La crainte de l'isolement
Me Betty est aussi franchement opposé au projet d'école, car il ne veut pas voir les jeunes Noirs être isolés du reste de la société. «Au bout du compte, cela ne rendra pas service à notre communauté. Toronto, une des villes les plus multiculturelles au monde, s'est bâtie sur la compréhension de la culture des uns et des autres, ce qui se fait en travaillant et en socialisant ensemble.»
Le conseil scolaire a beau répéter que l'école sera ouverte à tous, il dit que ce ne sera pas le cas dans la pratique. «Ce n'est pas tout à fait honnête de dire que l'école s'adressera à tous les élèves alors qu'elle est proposée et conçue pour répondre à un problème particulier, celui des jeunes de la communauté noire qui ne réussissent pas dans le système régulier.» Me Betty déplore que personne ne soit prêt à le dire sans détour.
Il souligne aussi que la seule école du TDSB qui offre un programme centré sur une culture particulière est l'école autochtone, et c'est la pire du réseau. «Si nous faisons face à une crise, pourquoi opter pour une solution expérimentale, pour laquelle personne n'a fourni de preuves, plutôt que pour des moyens reconnus?», demande-t-il. Et ce n'est pas sa seule question. Il ne voit pas en quoi une seule école de 200 élèves répondra aux besoins des jeunes Noirs en difficulté de toute la ville.
La directrice générale du conseil scolaire, Gerry Connelly, répète que la nouvelle école et les projets-pilotes ne sont pas la seule réponse de son conseil scolaire au problème du décrochage. Ce sont des éléments d'un plan plus vaste.
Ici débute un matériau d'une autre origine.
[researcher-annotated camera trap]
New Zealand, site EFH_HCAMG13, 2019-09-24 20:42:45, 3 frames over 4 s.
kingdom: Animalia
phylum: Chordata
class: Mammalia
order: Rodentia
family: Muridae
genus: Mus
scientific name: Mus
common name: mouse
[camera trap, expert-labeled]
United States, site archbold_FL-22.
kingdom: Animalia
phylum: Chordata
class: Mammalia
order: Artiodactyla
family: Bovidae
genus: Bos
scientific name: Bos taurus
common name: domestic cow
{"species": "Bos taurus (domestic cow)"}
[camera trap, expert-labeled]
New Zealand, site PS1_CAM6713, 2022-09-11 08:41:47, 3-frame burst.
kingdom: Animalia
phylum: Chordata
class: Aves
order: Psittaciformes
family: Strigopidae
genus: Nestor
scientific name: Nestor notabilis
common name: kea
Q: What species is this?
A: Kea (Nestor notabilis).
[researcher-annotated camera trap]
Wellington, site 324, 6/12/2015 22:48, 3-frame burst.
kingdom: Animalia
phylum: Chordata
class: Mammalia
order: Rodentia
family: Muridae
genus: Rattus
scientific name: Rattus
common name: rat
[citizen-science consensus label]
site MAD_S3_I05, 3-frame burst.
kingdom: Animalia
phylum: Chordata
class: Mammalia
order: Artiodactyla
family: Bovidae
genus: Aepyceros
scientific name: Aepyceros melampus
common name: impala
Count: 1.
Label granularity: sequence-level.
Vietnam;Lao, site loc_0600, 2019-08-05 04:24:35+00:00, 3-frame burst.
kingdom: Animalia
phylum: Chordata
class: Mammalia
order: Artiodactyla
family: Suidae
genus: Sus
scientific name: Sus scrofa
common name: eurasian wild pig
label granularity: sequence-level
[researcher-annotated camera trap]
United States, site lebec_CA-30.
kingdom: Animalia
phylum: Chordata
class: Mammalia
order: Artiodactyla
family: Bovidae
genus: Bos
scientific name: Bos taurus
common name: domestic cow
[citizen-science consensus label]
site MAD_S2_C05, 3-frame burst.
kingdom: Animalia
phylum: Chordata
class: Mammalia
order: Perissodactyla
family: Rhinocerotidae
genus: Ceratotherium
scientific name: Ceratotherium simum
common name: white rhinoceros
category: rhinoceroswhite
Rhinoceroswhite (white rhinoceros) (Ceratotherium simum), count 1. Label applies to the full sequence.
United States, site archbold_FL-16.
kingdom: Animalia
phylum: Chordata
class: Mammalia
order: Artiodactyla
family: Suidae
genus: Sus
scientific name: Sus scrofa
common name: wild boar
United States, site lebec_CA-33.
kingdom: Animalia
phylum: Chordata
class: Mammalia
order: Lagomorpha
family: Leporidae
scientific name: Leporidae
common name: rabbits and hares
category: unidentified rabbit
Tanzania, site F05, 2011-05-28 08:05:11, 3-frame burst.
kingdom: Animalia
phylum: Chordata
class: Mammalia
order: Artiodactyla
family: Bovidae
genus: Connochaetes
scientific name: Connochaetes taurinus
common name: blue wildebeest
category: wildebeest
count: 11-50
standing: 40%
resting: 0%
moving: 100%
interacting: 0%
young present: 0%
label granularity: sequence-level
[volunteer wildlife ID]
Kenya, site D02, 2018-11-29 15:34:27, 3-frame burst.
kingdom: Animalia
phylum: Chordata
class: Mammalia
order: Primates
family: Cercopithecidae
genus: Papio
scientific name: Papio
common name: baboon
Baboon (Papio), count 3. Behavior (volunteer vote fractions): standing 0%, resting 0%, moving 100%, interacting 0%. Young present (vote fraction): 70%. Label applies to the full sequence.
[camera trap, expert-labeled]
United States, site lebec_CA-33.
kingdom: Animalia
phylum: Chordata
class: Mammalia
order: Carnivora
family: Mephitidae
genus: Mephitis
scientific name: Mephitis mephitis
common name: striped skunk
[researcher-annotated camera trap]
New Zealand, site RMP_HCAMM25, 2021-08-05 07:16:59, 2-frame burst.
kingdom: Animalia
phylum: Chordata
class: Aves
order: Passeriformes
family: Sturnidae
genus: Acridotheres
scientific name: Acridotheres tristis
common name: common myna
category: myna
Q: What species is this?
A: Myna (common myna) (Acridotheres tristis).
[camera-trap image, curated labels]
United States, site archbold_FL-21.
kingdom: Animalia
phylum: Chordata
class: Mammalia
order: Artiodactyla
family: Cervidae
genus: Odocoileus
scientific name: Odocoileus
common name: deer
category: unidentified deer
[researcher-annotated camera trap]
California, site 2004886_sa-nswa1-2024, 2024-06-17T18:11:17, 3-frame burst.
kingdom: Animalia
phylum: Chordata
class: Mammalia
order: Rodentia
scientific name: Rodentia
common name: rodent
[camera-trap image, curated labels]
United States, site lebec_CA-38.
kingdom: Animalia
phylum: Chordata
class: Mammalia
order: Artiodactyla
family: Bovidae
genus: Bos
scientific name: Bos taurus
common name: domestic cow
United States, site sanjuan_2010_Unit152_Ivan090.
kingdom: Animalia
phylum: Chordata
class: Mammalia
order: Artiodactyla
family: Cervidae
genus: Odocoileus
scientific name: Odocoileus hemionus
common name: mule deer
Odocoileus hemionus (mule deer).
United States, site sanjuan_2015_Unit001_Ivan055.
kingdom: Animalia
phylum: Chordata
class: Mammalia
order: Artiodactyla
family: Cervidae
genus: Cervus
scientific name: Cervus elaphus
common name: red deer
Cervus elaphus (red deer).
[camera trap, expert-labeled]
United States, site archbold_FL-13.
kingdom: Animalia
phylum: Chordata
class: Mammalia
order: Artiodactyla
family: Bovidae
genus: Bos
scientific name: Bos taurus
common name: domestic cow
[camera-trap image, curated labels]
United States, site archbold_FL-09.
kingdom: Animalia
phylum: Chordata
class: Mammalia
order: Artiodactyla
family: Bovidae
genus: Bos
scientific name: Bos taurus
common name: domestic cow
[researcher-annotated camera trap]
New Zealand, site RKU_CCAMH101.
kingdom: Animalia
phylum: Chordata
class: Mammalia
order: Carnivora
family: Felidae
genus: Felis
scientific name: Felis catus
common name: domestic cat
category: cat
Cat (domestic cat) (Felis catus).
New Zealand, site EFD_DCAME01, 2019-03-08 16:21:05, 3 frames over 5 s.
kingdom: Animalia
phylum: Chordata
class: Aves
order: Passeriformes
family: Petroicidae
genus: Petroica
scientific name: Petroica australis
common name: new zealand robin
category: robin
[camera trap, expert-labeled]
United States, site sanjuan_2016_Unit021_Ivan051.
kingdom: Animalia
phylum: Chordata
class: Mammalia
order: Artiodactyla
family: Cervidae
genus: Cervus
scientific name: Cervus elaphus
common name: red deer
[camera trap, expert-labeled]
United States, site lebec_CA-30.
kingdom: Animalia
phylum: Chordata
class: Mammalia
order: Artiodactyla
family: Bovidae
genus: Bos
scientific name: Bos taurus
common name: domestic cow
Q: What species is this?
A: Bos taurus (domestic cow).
Quant à l'école, elle ne sera pas différente de la trentaine d'écoles alternatives du TDSB qui ont des vocations particulières, qui sont ouvertes à tous et où les parents ont un grand rôle à jouer.
Mme Connelly tient aussi à souligner qu'«il n'y a pas de lien entre la décision de mardi et le rapport Falconer. Ce document a été demandé à la suite du meurtre d'un étudiant, en mai dernier, alors que le projet d'école, lui, a été mis en avant par la communauté. Il n'est pas question de mettre le rapport Falconer de côté». Les commissaires devaient d'ailleurs en discuter hier soir, mais aucune décision n'est attendue bientôt.
L'idée d'une école centrée sur la réalité afro-canadienne en Ontario est dans l'air depuis qu'une commission royale sur l'éducation en a fait la suggestion, en 1995. Elle n'a pas pour autant la faveur du gouvernement provincial, bien qu'il ne puisse pas l'empêcher. La ministre de l'Éducation, Kathleen Wynne, disait encore avant le vote craindre la multiplication de demandes pour des écoles séparées. Elle a toujours dit qu'elle préférait voir les enfants de toutes les origines étudier ensemble.